Movie review - "Fury" (2014) *** (warning: spoilers)

It may be unfair but I can't shake this image of David Ayer getting jobs in Hollywood by strutting around going "I've seen things in my life I don't like to talk about" with this mysterious air. So he's been given a plumb writing-directing gig of a big budget war film about a American tank crew in the last days of the campaign in Germany.

That's a solid idea for a movie - tank crews don't often get featured in films, so it has freshness, and you get to focus on a couple of characters as opposed to losing track of who is in a platoon.

There is a strong cast - Brad Pitt and Michael Pena can always be relied on, Shia le Bouf gives off a 1940s vibe (he's having a great second career as a character actor), John Bernthal does a variation on his Walking Dead performance but that's fine and Logan Lerman is effective in that old standby, the newbie to the unit. Aussie Xavier Samuel pops up as does Scott Eastwood.

Some of this is fantastic - a big set piece tank battle which shows how tanks worked during the war, an interlude where Pitt takes Lerman to stay with some German girls and its conveyed that he's doing it to get a respite from his men, the last moments of the men. It looks marvellous with all that mud and metal and blood. There are some lovely touches showing Pitt's PTSD (his hands shake a lot of the time, his eyes are haunted).

But other times it's silly and not true to its vision - it sets itself up as this darker depiction of war, with the Americans shooting Germans who surrender, and newbies having to scrape brains out of the tank - but can't resist a finale where Pitt insists they stay and take on a division of SS and almost succeed in wiping them all out. I mean, that's out of Bataan (1943).
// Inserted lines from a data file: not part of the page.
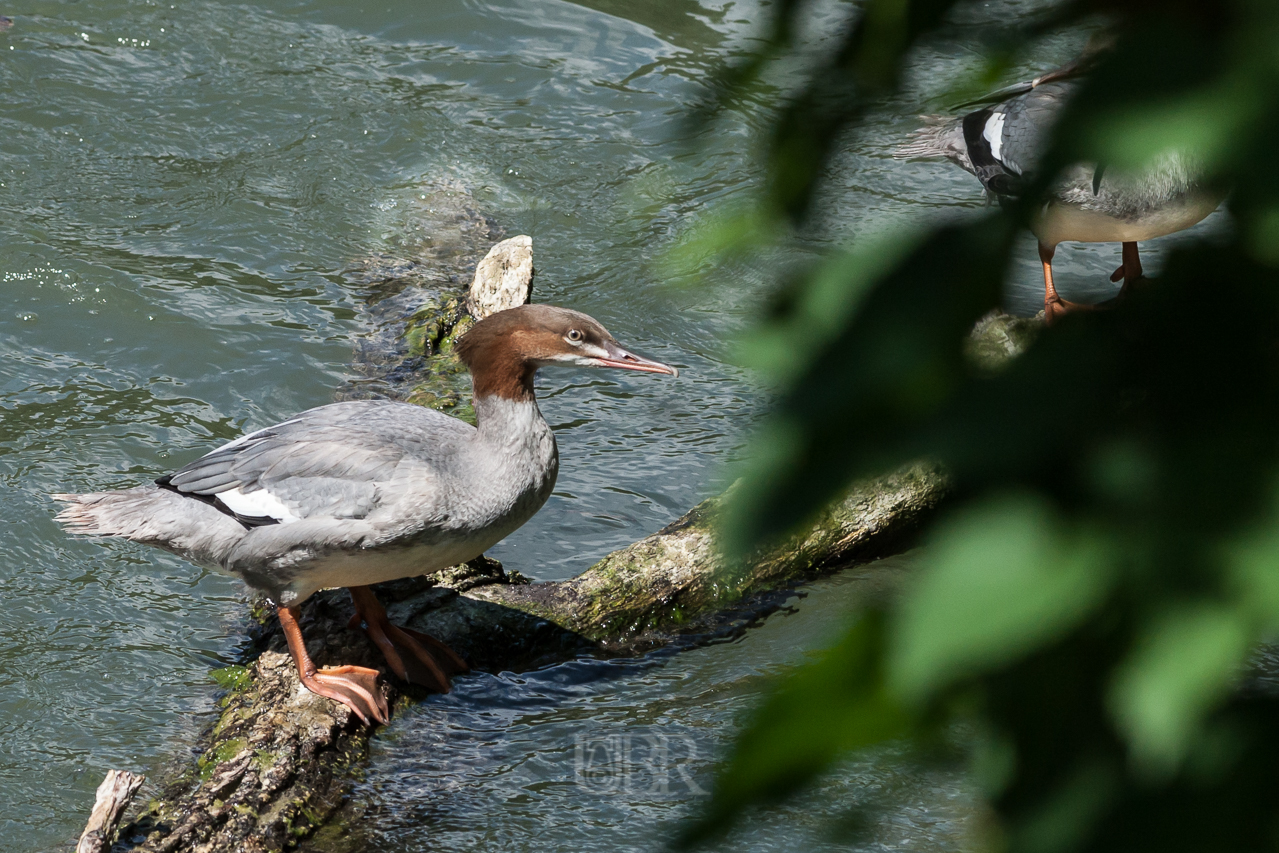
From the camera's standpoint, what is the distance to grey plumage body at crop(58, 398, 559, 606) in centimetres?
455

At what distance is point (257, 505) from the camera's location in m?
4.78

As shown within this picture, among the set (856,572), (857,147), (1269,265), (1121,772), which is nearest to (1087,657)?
(1121,772)

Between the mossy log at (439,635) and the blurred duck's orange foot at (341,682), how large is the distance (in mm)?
41

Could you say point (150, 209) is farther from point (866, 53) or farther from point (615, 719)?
point (866, 53)

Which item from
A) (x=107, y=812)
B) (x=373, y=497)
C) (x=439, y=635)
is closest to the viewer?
(x=107, y=812)

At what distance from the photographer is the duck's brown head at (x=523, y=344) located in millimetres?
5031

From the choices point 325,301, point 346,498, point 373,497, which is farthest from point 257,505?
point 325,301

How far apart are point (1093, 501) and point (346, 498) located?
13.9ft

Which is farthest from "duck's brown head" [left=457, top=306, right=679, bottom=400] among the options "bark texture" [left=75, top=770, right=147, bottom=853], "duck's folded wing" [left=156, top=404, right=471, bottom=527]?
"bark texture" [left=75, top=770, right=147, bottom=853]

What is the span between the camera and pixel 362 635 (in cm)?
509

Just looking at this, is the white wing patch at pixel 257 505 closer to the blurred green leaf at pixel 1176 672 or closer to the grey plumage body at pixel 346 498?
the grey plumage body at pixel 346 498

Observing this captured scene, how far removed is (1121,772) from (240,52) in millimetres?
11879

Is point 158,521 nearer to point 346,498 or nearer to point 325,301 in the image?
point 346,498

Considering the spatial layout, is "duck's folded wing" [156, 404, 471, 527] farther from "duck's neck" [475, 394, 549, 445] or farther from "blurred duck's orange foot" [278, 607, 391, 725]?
"blurred duck's orange foot" [278, 607, 391, 725]
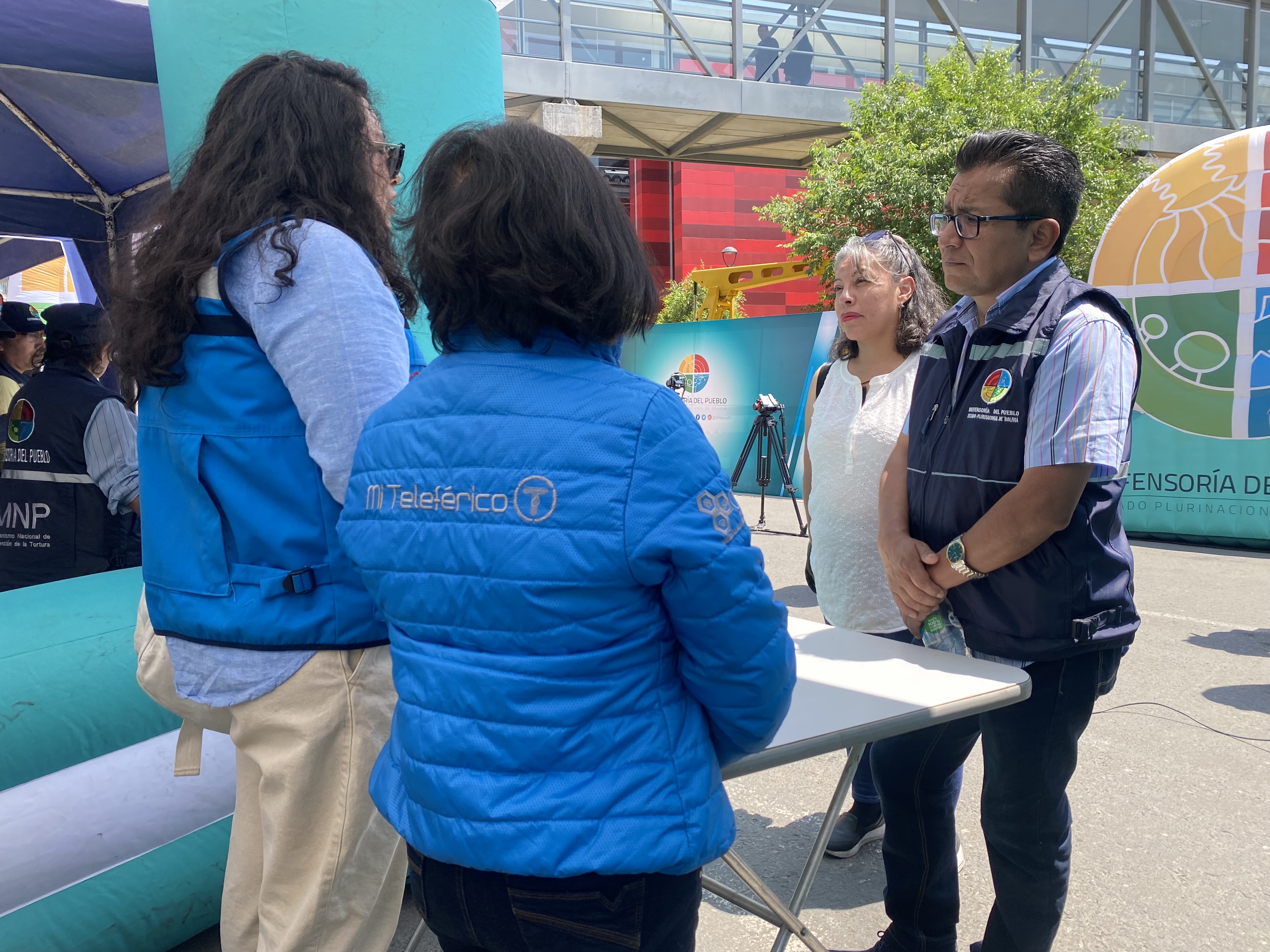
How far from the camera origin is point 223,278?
1.32m

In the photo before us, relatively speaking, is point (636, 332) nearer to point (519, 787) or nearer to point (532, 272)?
point (532, 272)

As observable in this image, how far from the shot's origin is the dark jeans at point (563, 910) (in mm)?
1047

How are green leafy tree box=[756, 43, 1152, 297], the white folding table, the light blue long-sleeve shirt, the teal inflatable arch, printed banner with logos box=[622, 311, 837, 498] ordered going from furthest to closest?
green leafy tree box=[756, 43, 1152, 297]
printed banner with logos box=[622, 311, 837, 498]
the teal inflatable arch
the white folding table
the light blue long-sleeve shirt

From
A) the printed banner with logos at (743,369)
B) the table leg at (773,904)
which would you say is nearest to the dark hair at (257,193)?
the table leg at (773,904)

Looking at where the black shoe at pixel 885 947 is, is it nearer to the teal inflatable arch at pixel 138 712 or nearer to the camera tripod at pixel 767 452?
the teal inflatable arch at pixel 138 712

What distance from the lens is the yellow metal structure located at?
14.6 meters

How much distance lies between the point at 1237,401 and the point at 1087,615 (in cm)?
619

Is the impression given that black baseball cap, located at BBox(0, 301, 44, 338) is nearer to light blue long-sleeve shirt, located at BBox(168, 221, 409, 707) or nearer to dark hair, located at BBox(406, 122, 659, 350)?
light blue long-sleeve shirt, located at BBox(168, 221, 409, 707)

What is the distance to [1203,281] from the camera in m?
6.67

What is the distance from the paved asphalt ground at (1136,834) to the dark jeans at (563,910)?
4.40 feet

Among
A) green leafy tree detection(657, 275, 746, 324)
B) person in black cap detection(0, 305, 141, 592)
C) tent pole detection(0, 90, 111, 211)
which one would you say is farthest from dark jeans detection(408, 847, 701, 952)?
green leafy tree detection(657, 275, 746, 324)

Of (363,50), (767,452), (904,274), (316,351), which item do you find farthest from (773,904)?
(767,452)

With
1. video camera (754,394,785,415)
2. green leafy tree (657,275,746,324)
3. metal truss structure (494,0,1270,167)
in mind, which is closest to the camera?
video camera (754,394,785,415)

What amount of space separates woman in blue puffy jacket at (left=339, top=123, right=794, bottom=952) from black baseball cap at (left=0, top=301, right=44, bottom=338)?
15.0ft
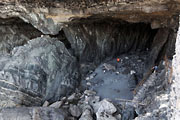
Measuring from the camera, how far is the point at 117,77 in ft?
21.3

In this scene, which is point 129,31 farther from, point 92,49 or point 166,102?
point 166,102

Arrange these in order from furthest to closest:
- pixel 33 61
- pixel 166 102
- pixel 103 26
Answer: pixel 103 26 < pixel 33 61 < pixel 166 102

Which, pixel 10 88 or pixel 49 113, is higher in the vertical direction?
pixel 10 88

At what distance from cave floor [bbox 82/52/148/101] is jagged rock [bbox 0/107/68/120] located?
2.13 metres

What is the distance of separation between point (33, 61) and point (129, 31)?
5.01 meters

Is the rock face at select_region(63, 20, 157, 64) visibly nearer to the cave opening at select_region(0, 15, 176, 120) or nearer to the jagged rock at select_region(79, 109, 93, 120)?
the cave opening at select_region(0, 15, 176, 120)

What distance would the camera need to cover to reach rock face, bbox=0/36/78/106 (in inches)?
170

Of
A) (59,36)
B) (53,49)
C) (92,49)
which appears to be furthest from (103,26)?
(53,49)

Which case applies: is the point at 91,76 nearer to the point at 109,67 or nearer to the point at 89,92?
the point at 109,67

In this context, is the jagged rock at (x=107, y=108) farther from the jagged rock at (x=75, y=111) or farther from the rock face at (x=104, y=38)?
the rock face at (x=104, y=38)

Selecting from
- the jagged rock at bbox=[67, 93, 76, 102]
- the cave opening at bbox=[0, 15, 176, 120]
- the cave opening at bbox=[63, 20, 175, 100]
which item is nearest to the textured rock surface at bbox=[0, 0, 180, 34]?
the cave opening at bbox=[0, 15, 176, 120]

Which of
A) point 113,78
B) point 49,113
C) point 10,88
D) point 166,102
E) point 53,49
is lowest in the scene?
point 113,78

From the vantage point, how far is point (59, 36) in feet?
25.1

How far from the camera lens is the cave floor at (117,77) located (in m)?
5.67
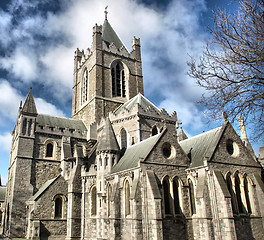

There are also too many lines which smack of wisdom and feel all writer-y ("this is war").

And the movie tries to have it's cake and eat it too by having Pitt be this psycho - he forces Lerman to shoot a surrendered soldier in the back, he basically allows Lerman to coerce a German girl into sex - but also a super hero, who is super wise, smart and brave and whose men adore him. (The argument in with these sort of characters is that "oh we're trying to depict a complex man we're not endorsing all his actions" but he's played by Brad Pitt, they give him super heroic achievements... it's annoying.)